● **ФРАГМЕНТ ДОКУМЕНТА**:
.....

Его называли «филологическим поэтом», «кабинетным», даже «постмодернистским». Полная чепуха, реникса! За «филологическими штучками» Лосева — за его демонстративной многоголосицей — всегда отчетливо виднелась фигура автора. Парадокс и обаяние этой «фигуры» заключались в том, что она была неотличимая и от лирического героя, и от второстепенного персонажа.
Фирменное лосевское сочетание, между прочим.
Плюс узнаваемое, безоговорочное отношение к чужому слову. У кого, кроме Лосева, было столько трепетной, искренней и бескорыстной нежности к русской классике? Фет, Случевский, Блок, поэты «парижской ноты» — вдруг оживали в его стихах. Получали второе рождение. Можно, говорил стихами Лосев, смотреть на мир и сквозь эту призму. Вы будете смеяться, но мир по-прежнему отчетливо виден под ее волшебным стеклом. Странно, да? Во времена тотального разброда, сумятицы, хаоса — и вдруг Фет. Вдруг — Тютчев. Или Бродский, скрещенный и с тем и с другим.
Удивительное дело.

.....

● **ЧТО ТРЕБУЕТСЯ**:
1) В тексте о Лосеве замените «Тютчев» на «Баратынский» и приведите отрывок целиком: начните со слов «Плюс узнаваемое, безоговорочное», закончите словами «и с другим.».
2) Пожалуйста, продолжите текст о Лосеве, начав сразу после его последней фразы.

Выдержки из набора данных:
.....

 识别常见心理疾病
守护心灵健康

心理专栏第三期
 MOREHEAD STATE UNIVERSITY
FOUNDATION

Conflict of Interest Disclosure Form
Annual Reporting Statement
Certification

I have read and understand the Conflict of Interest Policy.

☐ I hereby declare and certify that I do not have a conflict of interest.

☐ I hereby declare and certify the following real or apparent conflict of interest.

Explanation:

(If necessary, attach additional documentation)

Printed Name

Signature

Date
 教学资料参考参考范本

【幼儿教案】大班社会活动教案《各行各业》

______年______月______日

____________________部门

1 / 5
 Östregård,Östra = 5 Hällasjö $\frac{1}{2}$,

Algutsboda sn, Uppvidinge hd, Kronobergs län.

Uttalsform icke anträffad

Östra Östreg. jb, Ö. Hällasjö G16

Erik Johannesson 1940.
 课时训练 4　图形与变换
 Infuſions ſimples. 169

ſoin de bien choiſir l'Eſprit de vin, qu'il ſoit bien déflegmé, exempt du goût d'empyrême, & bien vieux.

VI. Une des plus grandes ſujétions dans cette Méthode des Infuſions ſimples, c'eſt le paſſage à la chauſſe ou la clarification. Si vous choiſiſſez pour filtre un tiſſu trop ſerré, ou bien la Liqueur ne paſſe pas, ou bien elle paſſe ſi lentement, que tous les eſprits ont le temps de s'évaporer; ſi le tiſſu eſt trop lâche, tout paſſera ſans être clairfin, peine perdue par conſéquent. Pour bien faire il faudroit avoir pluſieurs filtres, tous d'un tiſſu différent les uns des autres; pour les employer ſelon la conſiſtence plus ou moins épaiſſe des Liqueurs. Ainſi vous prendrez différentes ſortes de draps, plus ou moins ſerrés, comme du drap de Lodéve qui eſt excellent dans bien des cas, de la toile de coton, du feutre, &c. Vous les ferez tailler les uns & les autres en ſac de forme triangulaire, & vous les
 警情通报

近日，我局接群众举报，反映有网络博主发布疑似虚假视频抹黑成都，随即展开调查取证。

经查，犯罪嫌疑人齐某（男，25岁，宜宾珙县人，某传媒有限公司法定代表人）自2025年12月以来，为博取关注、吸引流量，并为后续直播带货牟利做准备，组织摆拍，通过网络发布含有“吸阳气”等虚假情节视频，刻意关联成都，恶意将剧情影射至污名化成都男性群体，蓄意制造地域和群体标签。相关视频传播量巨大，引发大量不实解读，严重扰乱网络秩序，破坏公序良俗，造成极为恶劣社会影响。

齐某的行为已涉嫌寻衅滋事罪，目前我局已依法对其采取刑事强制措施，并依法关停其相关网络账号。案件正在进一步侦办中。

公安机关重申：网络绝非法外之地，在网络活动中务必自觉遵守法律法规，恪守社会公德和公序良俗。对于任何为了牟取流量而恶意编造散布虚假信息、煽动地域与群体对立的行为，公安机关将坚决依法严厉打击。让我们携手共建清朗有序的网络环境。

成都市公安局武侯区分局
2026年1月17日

.....

● **ПОЛУЧЕННЫЕ ОТВЕТЫ**:
1)
Плюс узнаваемое, безоговорочное отношение к чужому слову. У кого, кроме Лосева, было столько трепетной, искренней и бескорыстной нежности к русской классике? Фет, Случевский, Блок, поэты «парижской ноты» — вдруг оживали в его стихах. Получали второе рождение. Можно, говорил стихами Лосев, смотреть на мир и сквозь эту призму. Вы будете смеяться, но мир по-прежнему отчетливо виден под ее волшебным стеклом. Странно, да? Во времена тотального разброда, сумятицы, хаоса — и вдруг Фет. Вдруг — Баратынский. Или Бродский, скрещенный и с тем и с другим.

2)
В стихах Лосева русская поэтическая классика отсиделась, спряталась — в самые невыгодные, унизительные для себя времена. Жест благородный, высший — предоставить такой вид на жительство, собственные стихи! А самому отойти в сторону, занять место в партере. Лучшая его книга «Новые сведения о Карле и Кларе» — именно об этом. Потом будет много сборников и публикаций, но той свежести и зримости, наглядности и литературной игры одновременно (невероятное сочетание!) станет меньше.
Однажды Леша — так он просил называть его в письмах — прислал мне свою раннюю, «эрмитажную» книгу «Чудесный десант». И я поразился, как много в ней Питера, балтийского школьного детства. Со звуками и запахами, голосами (а Лосев умел озвучивать как никто). И это тоже крайне важно — иметь еще один ракурс, еще одну точку зрения. Еще один искомый фрагмент пазла — того удивительного питерского времени, когда заваривалась такая блистательная для русской литературы «каша». Складывалось созвездие, участником которого Лосев — теперь уже навсегда — будет.
Кстати, некоторые стихи из той забытой книги вошли в репринтную подборку.
Она была опубликована в «Новой Юности».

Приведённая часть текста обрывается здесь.